Alasan peralihan penahanan, karena telah dilakukan Penyerahan Tahap II dan masa penahanan penyidik Polda Banten telah berakhir, sehingga harus dialihkan ke Kejaksaan Negeri Pandeglang menjadi tahanan Jaksa.
"Peralihan tanggung tanggung jawab tahanan, memang secara limitatif telah diatur dalam pasal 24 dan 28 KUHAP, karena itu secara profesional Penyidik seharusnya mengundang Kuasa Hukum Tersangka untuk hadir di hari dan tanggal yang sudah ditentukan untuk mendampingi Tersangka dan ikut menanda tangani Berita Acara Pengalihan Tahanan," kata Carrel kepada wartawan, Senin (24/6).
Ia mengungkapkan, peralihan tanggung tanggung jawab tahanan, memang diatur dalam pasal 24 dan 28 KUHAP. Karena itu kepolisian seharusnya profesional dalam menangani setiap perkara.
"Penyidik seharusnya mengundang Kuasa Hukum Tersangka untuk hadir di hari dan tanggal yang sudah ditentukan untuk mendampingi Tersangka dan ikut menanda tangani Berita Acara Pengalihan Tahanan," paparnya.
"Akan tetapi yang aneh dan seperti ada permufakatan jahat adalah, Pihak Penyidik baru menelpon kuasa hukum tersangka Willy pada 21 Juni 2024, malam hari pukul 19.00 WIB agar datang ke Polda Banten guna Penyerahan Tahap II tersangka Willy kepada Jaksa Penuntut Umum Kejaksaan Negeri Pandeglang, sementara Kuasa Hukum berdomisili di Jakarta," sambungnya.
Ia mengutarakan, penyidik seolah membuat skenario agar di saat Penyerahan Tahap II, dengan asumsi tim Kuasa Hukum Willy dari Kantor Hukum Carrel Ticualu, tidak bisa hadir karena sudah malam.
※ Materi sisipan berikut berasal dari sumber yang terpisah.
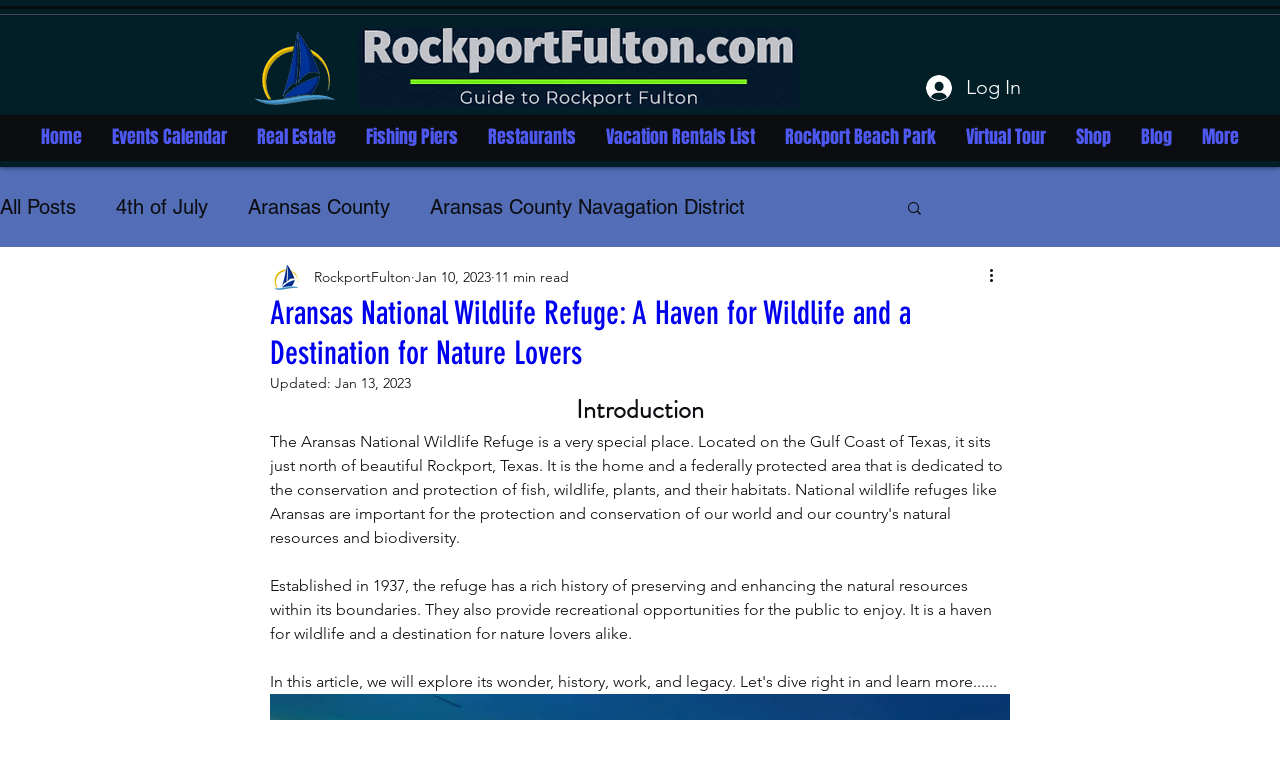

--- FILE ---
content_type: text/html; charset=utf-8
request_url: https://www.google.com/recaptcha/api2/aframe
body_size: 270
content:
<!DOCTYPE HTML><html><head><meta http-equiv="content-type" content="text/html; charset=UTF-8"></head><body><script nonce="3Xk4k1OCvEXFlAR7KlfhWw">/** Anti-fraud and anti-abuse applications only. See google.com/recaptcha */ try{var clients={'sodar':'https://pagead2.googlesyndication.com/pagead/sodar?'};window.addEventListener("message",function(a){try{if(a.source===window.parent){var b=JSON.parse(a.data);var c=clients[b['id']];if(c){var d=document.createElement('img');d.src=c+b['params']+'&rc='+(localStorage.getItem("rc::a")?sessionStorage.getItem("rc::b"):"");window.document.body.appendChild(d);sessionStorage.setItem("rc::e",parseInt(sessionStorage.getItem("rc::e")||0)+1);localStorage.setItem("rc::h",'1769600466553');}}}catch(b){}});window.parent.postMessage("_grecaptcha_ready", "*");}catch(b){}</script></body></html>

--- FILE ---
content_type: text/css; charset=utf-8
request_url: https://www.rockportfulton.com/_serverless/pro-gallery-css-v4-server/layoutCss?ver=2&id=bk69g-not-scoped&items=3426_640_427%7C3574_384_480%7C3625_614_767%7C3433_640_427&container=4347.65625_740_617.96875_720&options=gallerySizeType:px%7CenableInfiniteScroll:true%7CtitlePlacement:SHOW_ON_HOVER%7CimageMargin:5%7CisVertical:false%7CgridStyle:0%7CgalleryLayout:1%7CnumberOfImagesPerRow:0%7CgallerySizePx:300%7CcubeType:fill%7CgalleryThumbnailsAlignment:none
body_size: -149
content:
#pro-gallery-bk69g-not-scoped [data-hook="item-container"][data-idx="0"].gallery-item-container{opacity: 1 !important;display: block !important;transition: opacity .2s ease !important;top: 0px !important;left: 0px !important;right: auto !important;height: 320px !important;width: 479px !important;} #pro-gallery-bk69g-not-scoped [data-hook="item-container"][data-idx="0"] .gallery-item-common-info-outer{height: 100% !important;} #pro-gallery-bk69g-not-scoped [data-hook="item-container"][data-idx="0"] .gallery-item-common-info{height: 100% !important;width: 100% !important;} #pro-gallery-bk69g-not-scoped [data-hook="item-container"][data-idx="0"] .gallery-item-wrapper{width: 479px !important;height: 320px !important;margin: 0 !important;} #pro-gallery-bk69g-not-scoped [data-hook="item-container"][data-idx="0"] .gallery-item-content{width: 479px !important;height: 320px !important;margin: 0px 0px !important;opacity: 1 !important;} #pro-gallery-bk69g-not-scoped [data-hook="item-container"][data-idx="0"] .gallery-item-hover{width: 479px !important;height: 320px !important;opacity: 1 !important;} #pro-gallery-bk69g-not-scoped [data-hook="item-container"][data-idx="0"] .item-hover-flex-container{width: 479px !important;height: 320px !important;margin: 0px 0px !important;opacity: 1 !important;} #pro-gallery-bk69g-not-scoped [data-hook="item-container"][data-idx="0"] .gallery-item-wrapper img{width: 100% !important;height: 100% !important;opacity: 1 !important;} #pro-gallery-bk69g-not-scoped [data-hook="item-container"][data-idx="1"].gallery-item-container{opacity: 1 !important;display: block !important;transition: opacity .2s ease !important;top: 0px !important;left: 484px !important;right: auto !important;height: 320px !important;width: 256px !important;} #pro-gallery-bk69g-not-scoped [data-hook="item-container"][data-idx="1"] .gallery-item-common-info-outer{height: 100% !important;} #pro-gallery-bk69g-not-scoped [data-hook="item-container"][data-idx="1"] .gallery-item-common-info{height: 100% !important;width: 100% !important;} #pro-gallery-bk69g-not-scoped [data-hook="item-container"][data-idx="1"] .gallery-item-wrapper{width: 256px !important;height: 320px !important;margin: 0 !important;} #pro-gallery-bk69g-not-scoped [data-hook="item-container"][data-idx="1"] .gallery-item-content{width: 256px !important;height: 320px !important;margin: 0px 0px !important;opacity: 1 !important;} #pro-gallery-bk69g-not-scoped [data-hook="item-container"][data-idx="1"] .gallery-item-hover{width: 256px !important;height: 320px !important;opacity: 1 !important;} #pro-gallery-bk69g-not-scoped [data-hook="item-container"][data-idx="1"] .item-hover-flex-container{width: 256px !important;height: 320px !important;margin: 0px 0px !important;opacity: 1 !important;} #pro-gallery-bk69g-not-scoped [data-hook="item-container"][data-idx="1"] .gallery-item-wrapper img{width: 100% !important;height: 100% !important;opacity: 1 !important;} #pro-gallery-bk69g-not-scoped [data-hook="item-container"][data-idx="2"].gallery-item-container{opacity: 1 !important;display: block !important;transition: opacity .2s ease !important;top: 325px !important;left: 0px !important;right: auto !important;height: 320px !important;width: 256px !important;} #pro-gallery-bk69g-not-scoped [data-hook="item-container"][data-idx="2"] .gallery-item-common-info-outer{height: 100% !important;} #pro-gallery-bk69g-not-scoped [data-hook="item-container"][data-idx="2"] .gallery-item-common-info{height: 100% !important;width: 100% !important;} #pro-gallery-bk69g-not-scoped [data-hook="item-container"][data-idx="2"] .gallery-item-wrapper{width: 256px !important;height: 320px !important;margin: 0 !important;} #pro-gallery-bk69g-not-scoped [data-hook="item-container"][data-idx="2"] .gallery-item-content{width: 256px !important;height: 320px !important;margin: 0px 0px !important;opacity: 1 !important;} #pro-gallery-bk69g-not-scoped [data-hook="item-container"][data-idx="2"] .gallery-item-hover{width: 256px !important;height: 320px !important;opacity: 1 !important;} #pro-gallery-bk69g-not-scoped [data-hook="item-container"][data-idx="2"] .item-hover-flex-container{width: 256px !important;height: 320px !important;margin: 0px 0px !important;opacity: 1 !important;} #pro-gallery-bk69g-not-scoped [data-hook="item-container"][data-idx="2"] .gallery-item-wrapper img{width: 100% !important;height: 100% !important;opacity: 1 !important;} #pro-gallery-bk69g-not-scoped [data-hook="item-container"][data-idx="3"]{display: none !important;} #pro-gallery-bk69g-not-scoped .pro-gallery-prerender{height:644.4676429896624px !important;}#pro-gallery-bk69g-not-scoped {height:644.4676429896624px !important; width:740px !important;}#pro-gallery-bk69g-not-scoped .pro-gallery-margin-container {height:644.4676429896624px !important;}#pro-gallery-bk69g-not-scoped .pro-gallery {height:644.4676429896624px !important; width:740px !important;}#pro-gallery-bk69g-not-scoped .pro-gallery-parent-container {height:644.4676429896624px !important; width:745px !important;}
Sehingga Willy bisa dialihkan penahanan tanpa disaksikan dan didampingi Kuasa Hukum Carrel Ticualu.
"Sehingga beralasan pula Kuasa Hukum dikudeta oleh Kasi Pidum Kejari Pandeglang," sesalnya.
Sebagaimana diketahui, Willy alias Liem Hoo Kwan merupakan pihak yang ditetapkan sebagai tersangka atas kasus tindak pidana pembelian cula badak. Karena badak merupakan satwa yang dilindungi, maka Willy dikenakan status tersangka oleh Polda Banten.
Willy disangkakan melanggar pasal 21 ayat (2) UU No. 5 Tahun 1990 Tentang Konservasi Sumber Daya Alam pada 21 Juni 2024.